Tensile strain is defined as the fractional change in the original length of the wire. So

tensile strain = extension / original length [or ε = x / L]
where ε (Greek letter epsilon) is the tensile strain, x is the extension, and L is the original length.

Question 12

Why does tensile strain not have any units?

Answer 12

Tensile strain is the ratio of two lengths, so has no units. Tensile strain may also be written as a percentage.

Question 13

Describe and explain the stress-strain graph for a metal.

Answer 13

• This is a typical stress-straon graph for mild (low-carbon) steel, a ductile material. A ductile material can easily be drawn into a wire or hammered into thin sheets.
• Stress is directly proportional up to P, the limit of proportionality (the region in which Hooke’s law is obeyed).
• E represents the elastic limit: materials sometimes do not obey Hooke’s law up to this limit but elastic deformation still occurs up to this limit.
• Y1 and Y2 are the upper and lower yield points, where the material extends rapidly. This part of the curve is typical of mild steel but may be absent from other ductile materials.
• Point UTS represents the material’s ultimate tensile strength. This is the max stress that a material can withstand when being stretched before it breaks.
• Beyond this point, the material may become longer and thinner at its weakest point (necking).
• The material ultimatel snaps at the breaking point B.

Question 14

1. What is the breaking strength of a material?
2. What is a strong material?

Answer 14

1. The breaking strength of a mterial is the stress value at the point of fracture.
2. A strong material is one with a high ultimate tensile strength.

Question 15

What is the Young modulus? Explain.

Answer 15

Within the limit of proportionality, stress is directly proportional to strain. Hence, the ratio for a particular material is constant and is known as the Young modulus, E. That is

Young modulus = tensile stress / tensile strain [or E = σ/ε]
where the unit for the Young modulus is the same as that for stress, Nm^–2 or Pa.

Question 16

How is the Young modulus E of a material determined from a stress-strain graph?

Answer 16

The Young modulus E of a material is the gradient of the linear region of the stress-strain graph.

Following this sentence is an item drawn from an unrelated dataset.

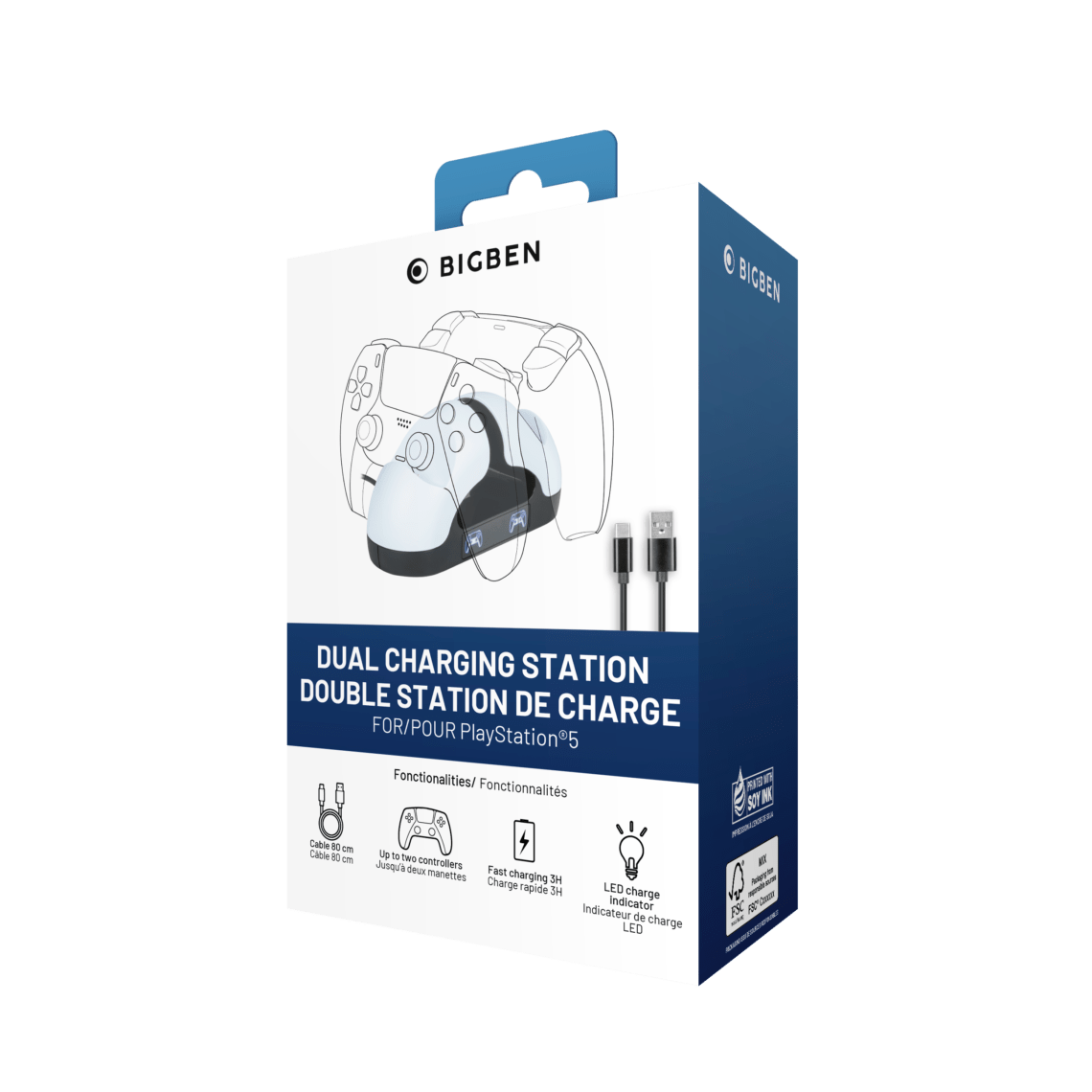 BIGBAN DUAL CHARGER FOR DUALSENSE 3665962021141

It is not dependant on the shape or size of a material.

Question 17

How can the stiffness of materials be compared?

Answer 17

The stiffness of materials can be compared by comparing their Young modulus values. For example, a material with a large Young modulus is stiffer than one with a smaller Young modulus.

Question 18

How can the Young modulus of a material be experimentally determined? Describe and explain.

Answer 18

• The Young modulus of a material can be experimentally determined from a wire of that material with diameter d (measured using a micrometer) by applying various loads to it and measuring its length each time.
  
  • The setup: a wire of starting length greater than 1.00m is clamped securely at one end, passed over a pulley, and loaded with masses at the other end. The wire is marked with tape and a ruler is placed underneat to accurately determine the change in length.
• The cross-sectional area A of the wire can be calculated from πr² or (πd²)/4. The diameter d should be an average of several measurements taken from different places in the wire.
• The tensile force F acting on the wire can be calculated from the hanging mass m using F = mg.
• After applying each additional mass, the extension is calculated. There should be six different masses and at least one repetition.
• After plotting the stress-strain graph, the Young modulus of the material is determined (gradient of linear section of graph).

Question 19

Describe the stress-strain graphs for glass and cast iron.

Answer 19

• The stress-strain graphs for glass and cast iron, where the ultimate tensile strength is the same as the breaking strength, show that they are both brittle materials.
  
  • Brittle materials show elastic behaviour up to its breaking point, without plastic deformation.

Question 20

Describe the stress-strain graphs for polymeric materials.

Answer 20

Polymeric materials are materials that consist of long molecular chains. These behave differently depending on their molecular structure and temperature. For example, both rubber and polythene can stretch a lot before breaking, but rubber shows elastic behaviour while polythene shows plastic behaviour.